Poster Presentation: Coarse-resolution data overestimates species range shifts in response to climate change.

Dr Ilya Maclean, Miss Brittany Trew

1University Of Exeter, Penryn, United Kingdom

Abstract:

Over the last two decades bioclimate models have been widely used to predict distribution shifts in response to climate change. For many species, places with suitable climate are predicted to lie outside their current range, implying catastrophic consequences for life on earth. To date, however, climate change has been implicated as a major cause of the extinction of just a few species. Mounting evidence from palaeoecology provides a compelling explanation for this discrepancy. Many species survived periods of rapid climate change in microrefugia: locations with suitable microclimate that would be missed entirely by coarse-scale bioclimate models.  However, research in this emerging field has been hampered by a limited ability to model climates at sufficiently fine resolution. Here we present models that can be applied to provide accurate fine-grained, multidecadal estimates of climate change based on the physical processes that influence microclimate. We apply the models to project historic distributions of 321 plant species and forward to the present day and compare the results to those obtained using coarse-resolution data. We show that the results of bioclimate models are fundamentally linked to the grid cell resolution of the data used to drive them.
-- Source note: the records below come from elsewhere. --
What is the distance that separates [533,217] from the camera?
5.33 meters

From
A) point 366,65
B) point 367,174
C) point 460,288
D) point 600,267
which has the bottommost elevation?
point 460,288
Models that rely on coarse-resolution data predict major range shifts, whereas fine-scale models predict localised patterns of change that more closely match observed distribution changes.  In consequence, species translocations and the redesign of protected area networks to accommodate large-scale range shifts may be less effective than focusing on protecting populations of species within their existing geographic range.


Biography:

Current PhD candidate at the University of Exeter. Investigating fynbos species persistence in a changing climate through fine-scale microclimate modelling.